L’argument : Une équipe de paléontologues traque une étrange créature en Amazonie jusqu’au fond du lagon où elle vit.

Notre avis : Alors qu’il vient de connaître le succès avec Le météore de la nuit (1953), le producteur William Alland imagine une autre histoire fantastique qui mettrait en scène une créature préhistorique ayant survécue dans les eaux du fleuve Amazone. Pour concrétiser ce projet, il fait appel au cinéaste de son précédent triomphe, à savoir Jack Arnold, grand spécialiste de la série B. Ce dernier est également habitué au nouveau procédé en 3D testé sur le Météore et qu’Alland tient absolument à utiliser pour L’étrange créature du lac noir (1954).

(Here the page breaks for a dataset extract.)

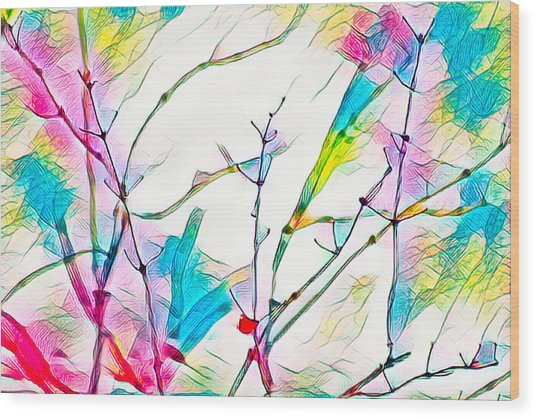 Winter Branch Colors Wood Print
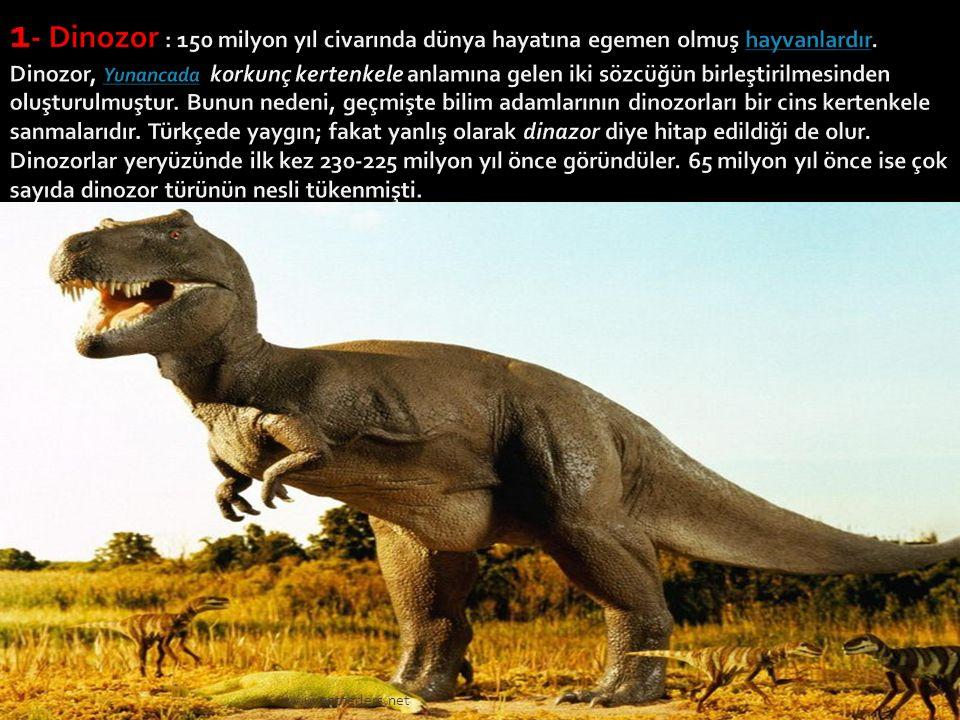  Dünyanın varoluşundan günümüze kadar birçok canlı türü (hayvan ve bitki) gelip geçti. Maalesef insanoğlu elindekinin kıymetini her zaman onu kaybett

Pourvu d’un scénario basique et finalement très classique dans son déroulement, ce produit de studio se regarde encore avec plaisir grâce à une introduction intrigante, à la grande qualité des séquences sous-marines, réalisées par Scotty Welbourne, ainsi qu’à une histoire qui fait de son monstre une victime de la bêtise humaine. On doit également saluer le remarquable travail de l’équipe de Bud Westmore, à l’origine de la conception de la créature, sans cesse exposée et qui résiste plutôt bien au temps, malgré son aspect nécessairement kitsch. Si la réalisation de Jack Arnold est globalement efficace, on ne peut toutefois pas en dire autant de sa direction d’acteurs. A part le héros interprété avec autorité par Richard Carlson, les autres comédiens ont bien du mal à s’imposer. Ainsi, la pin-up Julie Adams a semble-t’il davantage été choisie pour sa plastique irréprochable que pour ses talents d’actrice, plutôt limités. Sa séquence culte demeure sa nage dans le lac tandis que la créature se déplace sous elle sans qu’elle s’en aperçoive - scène à laquelle Steven Spielberg rend d’ailleurs explicitement hommage dans Les dents de la mer.
Doté d’une belle photographie et d’une musique efficace, le métrage souffre d’un script assez rachitique et peu plausible, ce qui ne l’empêcha nullement de passionner les spectateurs au point d’en faire un film culte auquel Jack Arnold donna suite l’année suivante dans La revanche de la créature (1955) tandis que John Sherwood se chargea d’un troisième volet en 1956 intitulé La créature est parmi nous. Pourtant, il n’y avait pas de quoi fouetter un (poisson-)chat.